━━━━━ Фрагмент документа ━━━━━

В Польше обнародована стенограмма разговора бывшего лидера страны генерала Войцеха Ярузельского с маршалом Советского Союза Виктором Куликовым. Разговор состоялся в декабре 1981 года накануне введения в Польше военного положения. Стенограмма вызвала скандал: в ней зафиксирована просьба Ярузельского ввести в Польшу советские войска. Однако ранее генерал говорил, что объявил в стране военное положение именно ради того, чтобы предотвратить ввод советских войск. В интервью Радио Свобода он повторил эту версию и отверг обвинения в свой адрес:
– Я говорю об этом с чувством большой горечи, – сказал Войцех Ярузельский. – Потому что, хотя это сегодня не модно в Польше, я всегда подчеркиваю: я уважаю великий русский народ, Россию, люблю россиян. И маршала Куликова, моего друга, который воевал на территории Польши, я тоже уважаю. Поэтому мне очень больно, что именно из этого источника выходят какие-то документы, о которых говорят, что их использует суд, когда будет решать, осуждать ли меня за измену.
– Каково происхождение стенограммы, опубликованной в бюллетене польского Института национальной памяти?
– Двенадцать лет тому назад, в 1997 году, около Варшавы проходила международная конференция, в которой участвовали представители России, Америки, "Солидарности" и прошлой власти – в том числе и я. Там адъютант маршала Куликова Аношкин продал американскому журналисту Крамеру за доллары рабочую тетрадь, которую он вел в течение пребывания в Польше маршала Куликова с 7 по 17 декабря 1981 года. Об этой покупке сказал сам журналист, когда передал тетрадь в Институт национальной памяти, который и организовал конференцию в 1997 году. Тетрадь опубликована в Польше, в ней нет ни одного слова о беседе маршала Куликова со мной, как нет ни одного слова о моей беседе с заместителем премьер-министра СССР Николаем Байбаковым, в которой участвовал маршал Куликов. Ни одного слова!
Проходят двенадцать лет, и вдруг появляется запись этого же Аношкина из моей беседы с маршалом Куликовым ночью с восьмого на девятое декабря. Для меня удивительно, что столько лет прошло, и вдруг такое пробуждение. Двадцать восемь лет адъютант маршала держит в кармане какую-то запись. В Советском Союзе очень строго соблюдались бюрократические вопросы: у каждого документа была регистрация, нумерация страниц... Поэтому тетрадь адъютанта нельзя назвать официальным документом. Попытки сделать этот документ основанием для суда надо мной – это горько, недостойно, больно.

━━━━━ Извлечённые материалы ━━━━━

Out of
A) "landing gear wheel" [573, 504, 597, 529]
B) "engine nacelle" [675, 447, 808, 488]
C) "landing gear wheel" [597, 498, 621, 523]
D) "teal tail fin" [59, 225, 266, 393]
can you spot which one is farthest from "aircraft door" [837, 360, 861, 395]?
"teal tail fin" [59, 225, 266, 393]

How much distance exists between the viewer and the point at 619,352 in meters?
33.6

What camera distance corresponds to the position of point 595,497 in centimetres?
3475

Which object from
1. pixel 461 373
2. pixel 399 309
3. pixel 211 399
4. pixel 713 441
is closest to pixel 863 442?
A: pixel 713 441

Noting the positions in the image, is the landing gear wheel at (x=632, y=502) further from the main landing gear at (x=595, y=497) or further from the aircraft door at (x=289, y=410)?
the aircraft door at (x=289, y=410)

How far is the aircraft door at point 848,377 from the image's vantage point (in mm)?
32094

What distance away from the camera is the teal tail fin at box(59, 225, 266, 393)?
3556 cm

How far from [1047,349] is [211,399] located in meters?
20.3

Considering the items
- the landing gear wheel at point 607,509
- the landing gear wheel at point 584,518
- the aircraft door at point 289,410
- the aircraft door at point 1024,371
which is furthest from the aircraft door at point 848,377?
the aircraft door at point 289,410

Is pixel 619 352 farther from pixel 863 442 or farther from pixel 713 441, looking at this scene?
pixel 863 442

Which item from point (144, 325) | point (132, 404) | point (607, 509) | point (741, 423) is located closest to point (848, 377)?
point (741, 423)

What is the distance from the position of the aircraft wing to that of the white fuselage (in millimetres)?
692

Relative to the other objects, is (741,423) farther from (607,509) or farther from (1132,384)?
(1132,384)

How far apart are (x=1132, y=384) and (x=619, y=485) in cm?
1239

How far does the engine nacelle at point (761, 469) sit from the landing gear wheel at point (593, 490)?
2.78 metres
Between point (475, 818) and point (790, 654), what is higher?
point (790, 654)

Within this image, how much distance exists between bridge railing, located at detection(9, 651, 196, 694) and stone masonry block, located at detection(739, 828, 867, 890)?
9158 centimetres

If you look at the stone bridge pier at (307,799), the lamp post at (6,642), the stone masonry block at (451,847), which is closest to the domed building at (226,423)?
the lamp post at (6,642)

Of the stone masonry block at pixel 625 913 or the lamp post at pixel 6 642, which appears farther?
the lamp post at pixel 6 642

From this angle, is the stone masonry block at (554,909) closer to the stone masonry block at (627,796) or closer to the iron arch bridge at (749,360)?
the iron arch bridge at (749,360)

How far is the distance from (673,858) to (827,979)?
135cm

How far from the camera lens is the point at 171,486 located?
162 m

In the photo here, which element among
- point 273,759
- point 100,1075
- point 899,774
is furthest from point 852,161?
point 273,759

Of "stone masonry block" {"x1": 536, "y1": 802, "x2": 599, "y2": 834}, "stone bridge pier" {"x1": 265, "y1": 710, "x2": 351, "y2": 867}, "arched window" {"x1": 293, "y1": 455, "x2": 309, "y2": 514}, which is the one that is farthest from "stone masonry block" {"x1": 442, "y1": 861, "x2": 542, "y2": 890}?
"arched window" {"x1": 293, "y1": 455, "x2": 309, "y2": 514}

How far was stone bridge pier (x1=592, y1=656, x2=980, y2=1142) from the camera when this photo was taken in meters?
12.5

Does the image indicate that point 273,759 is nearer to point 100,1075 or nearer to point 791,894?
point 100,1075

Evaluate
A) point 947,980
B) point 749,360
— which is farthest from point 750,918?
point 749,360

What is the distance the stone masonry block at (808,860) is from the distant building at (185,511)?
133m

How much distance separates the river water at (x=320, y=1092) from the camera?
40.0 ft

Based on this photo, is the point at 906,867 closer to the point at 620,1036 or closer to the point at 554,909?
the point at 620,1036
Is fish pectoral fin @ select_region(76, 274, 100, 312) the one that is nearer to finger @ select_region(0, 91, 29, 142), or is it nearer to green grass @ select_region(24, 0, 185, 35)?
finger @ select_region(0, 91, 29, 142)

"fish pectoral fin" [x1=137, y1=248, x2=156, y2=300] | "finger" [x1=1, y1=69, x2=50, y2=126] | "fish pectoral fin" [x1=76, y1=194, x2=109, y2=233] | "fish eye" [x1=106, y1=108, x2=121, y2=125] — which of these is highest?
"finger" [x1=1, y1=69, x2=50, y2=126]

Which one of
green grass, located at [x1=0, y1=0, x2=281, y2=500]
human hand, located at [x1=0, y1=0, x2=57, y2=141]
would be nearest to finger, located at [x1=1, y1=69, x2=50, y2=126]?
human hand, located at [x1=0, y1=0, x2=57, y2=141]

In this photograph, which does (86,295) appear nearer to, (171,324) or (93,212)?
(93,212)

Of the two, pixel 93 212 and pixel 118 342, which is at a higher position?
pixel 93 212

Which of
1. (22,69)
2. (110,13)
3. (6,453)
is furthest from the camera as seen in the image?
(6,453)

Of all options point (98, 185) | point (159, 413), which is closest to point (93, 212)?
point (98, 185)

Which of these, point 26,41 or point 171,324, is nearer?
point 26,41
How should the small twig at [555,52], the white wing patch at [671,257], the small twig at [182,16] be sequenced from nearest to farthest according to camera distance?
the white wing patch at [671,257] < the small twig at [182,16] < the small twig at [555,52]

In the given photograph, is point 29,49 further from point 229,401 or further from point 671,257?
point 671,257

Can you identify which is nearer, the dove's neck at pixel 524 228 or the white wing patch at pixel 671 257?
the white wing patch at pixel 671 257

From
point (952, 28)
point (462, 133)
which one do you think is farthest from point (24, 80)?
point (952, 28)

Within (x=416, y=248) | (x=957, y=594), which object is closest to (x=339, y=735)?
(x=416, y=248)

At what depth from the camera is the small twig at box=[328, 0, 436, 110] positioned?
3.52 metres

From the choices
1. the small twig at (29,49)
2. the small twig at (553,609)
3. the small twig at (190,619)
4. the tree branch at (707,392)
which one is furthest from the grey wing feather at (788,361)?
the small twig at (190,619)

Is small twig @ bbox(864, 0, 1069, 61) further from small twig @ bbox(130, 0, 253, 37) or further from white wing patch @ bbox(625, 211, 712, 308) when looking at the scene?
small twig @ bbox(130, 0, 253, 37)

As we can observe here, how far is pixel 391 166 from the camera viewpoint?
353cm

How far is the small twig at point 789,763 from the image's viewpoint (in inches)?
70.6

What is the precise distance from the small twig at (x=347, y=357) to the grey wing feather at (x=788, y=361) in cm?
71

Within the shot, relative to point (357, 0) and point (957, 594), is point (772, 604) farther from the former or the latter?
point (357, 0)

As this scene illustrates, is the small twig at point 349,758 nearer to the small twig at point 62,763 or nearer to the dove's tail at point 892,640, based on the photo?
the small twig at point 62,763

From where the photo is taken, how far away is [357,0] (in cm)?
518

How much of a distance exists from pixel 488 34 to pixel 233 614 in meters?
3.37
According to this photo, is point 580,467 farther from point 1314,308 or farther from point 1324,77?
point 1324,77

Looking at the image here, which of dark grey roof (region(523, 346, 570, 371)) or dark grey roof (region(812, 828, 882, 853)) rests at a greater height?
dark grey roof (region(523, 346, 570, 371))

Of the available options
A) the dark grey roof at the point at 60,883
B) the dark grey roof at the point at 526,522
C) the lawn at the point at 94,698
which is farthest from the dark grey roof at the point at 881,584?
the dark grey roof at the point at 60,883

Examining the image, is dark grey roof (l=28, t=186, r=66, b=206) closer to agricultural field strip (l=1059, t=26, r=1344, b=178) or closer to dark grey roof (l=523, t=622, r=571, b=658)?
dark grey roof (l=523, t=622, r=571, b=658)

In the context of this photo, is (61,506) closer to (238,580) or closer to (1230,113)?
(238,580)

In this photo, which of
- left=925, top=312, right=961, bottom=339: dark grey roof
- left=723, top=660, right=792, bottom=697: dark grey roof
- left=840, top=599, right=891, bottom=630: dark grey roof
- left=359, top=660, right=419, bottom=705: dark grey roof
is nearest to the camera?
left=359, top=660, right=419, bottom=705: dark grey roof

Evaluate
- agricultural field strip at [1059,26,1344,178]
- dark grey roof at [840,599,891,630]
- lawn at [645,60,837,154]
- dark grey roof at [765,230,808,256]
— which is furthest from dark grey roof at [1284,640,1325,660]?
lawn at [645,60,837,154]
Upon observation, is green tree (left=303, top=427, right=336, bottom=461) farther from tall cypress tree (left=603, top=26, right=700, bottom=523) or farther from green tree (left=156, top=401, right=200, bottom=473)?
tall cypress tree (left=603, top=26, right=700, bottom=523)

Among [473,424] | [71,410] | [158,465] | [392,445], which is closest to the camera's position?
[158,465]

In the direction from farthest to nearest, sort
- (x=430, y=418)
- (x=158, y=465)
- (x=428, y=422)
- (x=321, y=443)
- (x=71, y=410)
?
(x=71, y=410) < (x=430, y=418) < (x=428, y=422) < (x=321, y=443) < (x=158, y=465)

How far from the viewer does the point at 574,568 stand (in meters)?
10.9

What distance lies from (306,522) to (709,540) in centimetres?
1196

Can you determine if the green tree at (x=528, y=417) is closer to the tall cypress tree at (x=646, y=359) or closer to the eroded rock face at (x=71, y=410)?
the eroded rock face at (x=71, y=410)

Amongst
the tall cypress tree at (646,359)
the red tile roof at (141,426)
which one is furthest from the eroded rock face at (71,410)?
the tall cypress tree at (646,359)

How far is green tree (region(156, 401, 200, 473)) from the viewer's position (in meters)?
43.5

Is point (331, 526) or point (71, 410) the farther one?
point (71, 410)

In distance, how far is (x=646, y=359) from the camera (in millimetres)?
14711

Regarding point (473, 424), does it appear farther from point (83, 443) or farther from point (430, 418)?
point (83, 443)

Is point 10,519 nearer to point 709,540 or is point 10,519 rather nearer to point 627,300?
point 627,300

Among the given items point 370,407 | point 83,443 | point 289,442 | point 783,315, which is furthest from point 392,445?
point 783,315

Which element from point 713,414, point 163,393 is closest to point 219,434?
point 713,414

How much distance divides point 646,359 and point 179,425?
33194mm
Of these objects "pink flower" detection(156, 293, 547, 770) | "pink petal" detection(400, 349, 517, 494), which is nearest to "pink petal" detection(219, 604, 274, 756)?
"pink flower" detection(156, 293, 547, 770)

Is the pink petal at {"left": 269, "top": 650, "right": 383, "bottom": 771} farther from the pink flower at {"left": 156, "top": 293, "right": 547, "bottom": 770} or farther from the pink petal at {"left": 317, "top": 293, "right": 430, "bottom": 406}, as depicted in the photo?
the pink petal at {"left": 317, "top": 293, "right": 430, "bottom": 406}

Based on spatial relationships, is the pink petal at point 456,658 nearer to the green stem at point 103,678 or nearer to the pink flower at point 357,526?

━━━━━

◆ **Условие задания**:
Процитируйте дословно отрывок интервью Войцеха Ярузельского от слов «Проходят двенадцать лет, и» до слов «горько, недостойно, больно.».

◆ **Ожидаемый ответ**:
Проходят двенадцать лет, и вдруг появляется запись этого же Аношкина из моей беседы с маршалом Куликовым ночью с восьмого на девятое декабря. Для меня удивительно, что столько лет прошло, и вдруг такое пробуждение. Двадцать восемь лет адъютант маршала держит в кармане какую-то запись. В Советском Союзе очень строго соблюдались бюрократические вопросы: у каждого документа была регистрация, нумерация страниц... Поэтому тетрадь адъютанта нельзя назвать официальным документом. Попытки сделать этот документ основанием для суда надо мной – это горько, недостойно, больно.